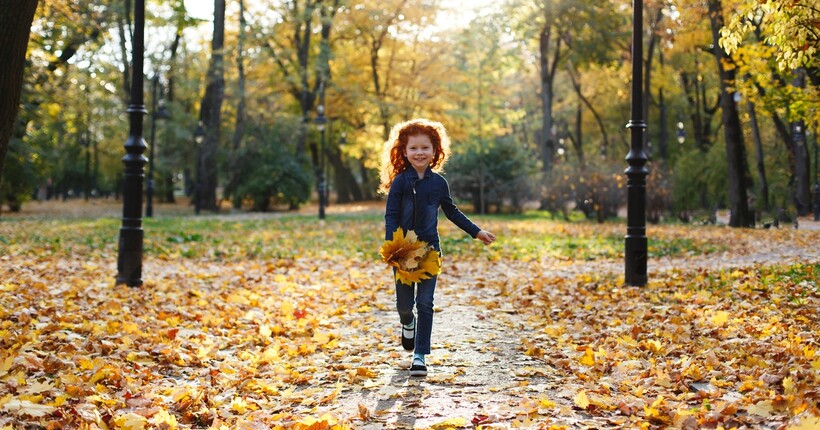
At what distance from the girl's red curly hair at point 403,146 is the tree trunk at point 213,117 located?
83.1 ft

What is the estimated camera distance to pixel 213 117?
31.7m

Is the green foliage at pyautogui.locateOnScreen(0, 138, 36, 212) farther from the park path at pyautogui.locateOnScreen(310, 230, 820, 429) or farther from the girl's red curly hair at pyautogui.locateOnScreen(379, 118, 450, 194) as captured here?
the girl's red curly hair at pyautogui.locateOnScreen(379, 118, 450, 194)

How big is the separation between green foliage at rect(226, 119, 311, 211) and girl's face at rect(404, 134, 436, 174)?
98.6 ft

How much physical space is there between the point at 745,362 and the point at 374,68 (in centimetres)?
3275

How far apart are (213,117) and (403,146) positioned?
27924mm

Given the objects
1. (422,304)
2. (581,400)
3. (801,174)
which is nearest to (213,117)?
(801,174)

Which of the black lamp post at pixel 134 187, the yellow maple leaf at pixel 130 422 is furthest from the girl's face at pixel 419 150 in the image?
the black lamp post at pixel 134 187

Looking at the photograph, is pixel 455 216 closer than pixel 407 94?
Yes

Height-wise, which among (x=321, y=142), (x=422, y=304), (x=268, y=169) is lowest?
(x=422, y=304)

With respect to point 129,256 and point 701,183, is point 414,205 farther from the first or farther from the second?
point 701,183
------------
Set exercise
Rewrite all of the lines above, replacing "green foliage" with "green leaves" wherever it appears and keeping everything else unchanged. Leave the pictures out of your answer.

Complete response
At what distance from the girl's red curly hair at point 403,146 is the tree trunk at point 213,117 located?
83.1 ft

What is the estimated camera distance to pixel 213 117?
31.7m

Is the green leaves at pyautogui.locateOnScreen(0, 138, 36, 212) farther from the park path at pyautogui.locateOnScreen(310, 230, 820, 429) or farther from the girl's red curly hair at pyautogui.locateOnScreen(379, 118, 450, 194) as captured here?
the girl's red curly hair at pyautogui.locateOnScreen(379, 118, 450, 194)

How big is the separation between green leaves at rect(226, 119, 311, 211) and girl's face at rect(404, 134, 436, 174)?
98.6 ft

How much physical space is there between the point at 745,362 and the point at 374,68 (in centimetres)?
3275

How far apart are (213,117) and (403,146) positioned?
27924mm

Given the objects
1. (422,304)
2. (581,400)
3. (801,174)
which is nearest to (213,117)?
(801,174)

Which of the black lamp post at pixel 134 187, the yellow maple leaf at pixel 130 422 is furthest from the girl's face at pixel 419 150 in the image?
the black lamp post at pixel 134 187

Looking at the photograph, is pixel 455 216 closer than pixel 407 94?
Yes

Height-wise, which among (x=321, y=142), (x=422, y=304), (x=268, y=169) is lowest?
(x=422, y=304)

With respect to point 129,256 and point 701,183, is point 414,205 farther from the first or farther from the second?
point 701,183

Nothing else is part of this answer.